Please forgive me, he sent, and stepped out of his place in the star formation on the floor. He was immediately dizzy, as if he’d moved from a high altitude to sea level in one step. The air was thicker, resistant. He walked clockwise around the outer perimeter of the star, then coming full circle, stepped to the outer wall, extending his senses into the limestone. Such beauty floated to the surface of his mind, the living walls of a well, a portal into other frequencies, other dimensions, themselves alive with harmonics of the one song that would open this space.
His own crystal was singing now, picking up one note and amplifying it, reaching down his arm into his heart, filling it, then brimming over and spilling down to the earth, sending a jet spurting through his head into the sky. Marchant shook himself like a wet dog to break his enthrallment to the stone. He stuck his left hand into his pocket and pulled out a scrap of red silk. He wrapped his crystal in the silk, cradled it inside a black velvet bag, and shoved it back into his pocket. The song receded to the background.
Marchant shook his head again, then began his probe. He expected only his initial impression to be confirmed, that the door to the Hall of Records was in the ceiling. Tomorrow he would find the lock and open it. He circled the room inch by inch, Maria and her jaguar watching his every move, Spender a step behind him. He went around completely, then motioned to Spender. “The door is directly across from this one, at the apex of the bottom pyramid.”
“Pyramid?” Spender growled.
Marchant pointed to the floor, then walked around the perimeter of the star to the tip. He winced when Spender walked directly across the star tetrahedron to the far wall.
“But it isn’t a physical door as we understand it. It manifests only at certain times.”
Spender laughed. “Come now, Mr. Marchant, I know you’re just trying to keep the treasures safe so you can come back and plunder them yourself. We recruited you because of your expertise. We need you to help us bring this Atlantean arsenal online, not just open the door to it. We must trust each other.”
“Then you’d better tell your messenger boy to treat me with more respect,” Marchant burst out.
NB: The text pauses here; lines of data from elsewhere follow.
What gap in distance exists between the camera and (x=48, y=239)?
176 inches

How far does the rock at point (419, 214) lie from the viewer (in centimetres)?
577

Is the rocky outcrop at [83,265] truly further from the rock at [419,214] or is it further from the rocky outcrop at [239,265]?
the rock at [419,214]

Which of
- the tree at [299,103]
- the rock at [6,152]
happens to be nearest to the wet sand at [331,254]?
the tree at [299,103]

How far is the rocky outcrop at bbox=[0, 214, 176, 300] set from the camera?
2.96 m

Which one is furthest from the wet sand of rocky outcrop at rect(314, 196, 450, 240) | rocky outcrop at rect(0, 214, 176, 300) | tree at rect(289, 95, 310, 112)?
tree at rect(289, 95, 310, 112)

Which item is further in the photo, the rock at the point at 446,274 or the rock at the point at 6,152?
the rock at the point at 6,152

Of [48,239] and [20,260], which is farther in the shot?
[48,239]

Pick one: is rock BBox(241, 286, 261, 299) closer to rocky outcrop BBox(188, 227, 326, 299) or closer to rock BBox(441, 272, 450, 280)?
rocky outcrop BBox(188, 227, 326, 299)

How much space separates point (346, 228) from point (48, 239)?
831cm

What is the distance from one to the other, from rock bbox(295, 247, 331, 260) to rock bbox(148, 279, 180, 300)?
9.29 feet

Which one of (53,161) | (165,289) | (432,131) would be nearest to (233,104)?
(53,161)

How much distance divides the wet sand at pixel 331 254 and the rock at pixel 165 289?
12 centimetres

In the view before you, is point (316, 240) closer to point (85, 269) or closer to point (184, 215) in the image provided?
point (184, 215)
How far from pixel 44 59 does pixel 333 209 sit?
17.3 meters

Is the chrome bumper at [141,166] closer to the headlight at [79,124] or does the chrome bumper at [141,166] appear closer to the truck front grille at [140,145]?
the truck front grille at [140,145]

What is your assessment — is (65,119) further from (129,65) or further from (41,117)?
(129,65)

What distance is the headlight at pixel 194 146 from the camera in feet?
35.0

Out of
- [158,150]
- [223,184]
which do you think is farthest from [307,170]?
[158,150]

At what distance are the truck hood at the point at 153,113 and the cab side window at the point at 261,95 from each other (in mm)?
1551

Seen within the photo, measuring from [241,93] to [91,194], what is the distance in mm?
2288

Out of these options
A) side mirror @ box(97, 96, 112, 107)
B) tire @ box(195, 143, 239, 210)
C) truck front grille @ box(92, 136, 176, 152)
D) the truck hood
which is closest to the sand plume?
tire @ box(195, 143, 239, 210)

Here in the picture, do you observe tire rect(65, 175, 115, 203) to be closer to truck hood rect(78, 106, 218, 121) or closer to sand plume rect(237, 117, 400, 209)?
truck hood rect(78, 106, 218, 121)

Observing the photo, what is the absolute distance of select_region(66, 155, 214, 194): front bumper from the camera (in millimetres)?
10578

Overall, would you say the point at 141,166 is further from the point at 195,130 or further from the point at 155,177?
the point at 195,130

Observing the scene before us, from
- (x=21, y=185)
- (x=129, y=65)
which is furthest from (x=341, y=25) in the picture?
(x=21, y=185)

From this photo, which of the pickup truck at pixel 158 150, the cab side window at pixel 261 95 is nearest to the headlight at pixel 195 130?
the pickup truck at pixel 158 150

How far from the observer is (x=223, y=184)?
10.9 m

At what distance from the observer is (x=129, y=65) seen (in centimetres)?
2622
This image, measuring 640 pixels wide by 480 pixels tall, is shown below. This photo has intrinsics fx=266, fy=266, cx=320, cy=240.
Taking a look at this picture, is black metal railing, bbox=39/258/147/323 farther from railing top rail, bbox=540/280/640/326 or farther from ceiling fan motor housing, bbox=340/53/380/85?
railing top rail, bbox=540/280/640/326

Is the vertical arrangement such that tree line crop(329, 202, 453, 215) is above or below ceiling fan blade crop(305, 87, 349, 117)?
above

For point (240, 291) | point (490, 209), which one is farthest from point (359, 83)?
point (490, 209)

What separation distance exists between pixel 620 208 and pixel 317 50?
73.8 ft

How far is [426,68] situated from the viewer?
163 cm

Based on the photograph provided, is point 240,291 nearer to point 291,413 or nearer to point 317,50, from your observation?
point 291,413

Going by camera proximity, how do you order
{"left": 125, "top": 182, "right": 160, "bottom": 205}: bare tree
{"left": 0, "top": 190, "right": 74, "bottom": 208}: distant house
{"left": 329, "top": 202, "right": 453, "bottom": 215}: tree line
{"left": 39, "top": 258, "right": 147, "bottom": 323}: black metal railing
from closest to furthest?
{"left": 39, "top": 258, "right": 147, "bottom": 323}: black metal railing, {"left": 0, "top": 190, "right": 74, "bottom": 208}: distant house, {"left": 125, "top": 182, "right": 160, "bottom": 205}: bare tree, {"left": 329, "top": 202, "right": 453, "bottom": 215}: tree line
Spender laughed again and patted his arm. “Has Karl been misbehaving? He’d better hope he hasn’t done anything to jeopardize our work here.” He shot a deadly look over his shoulder. “Now, how do we open this second door?”
Marchant mustered up an image of himself as a child confessing to his mother, and spoke from that place. “No one wants to open this door more than I do, Mr. Spender. There’s nothing more important to me than getting in there without the Rosicrucians and the damned Le Clair family telling everyone what to do. But we simply have to wait.”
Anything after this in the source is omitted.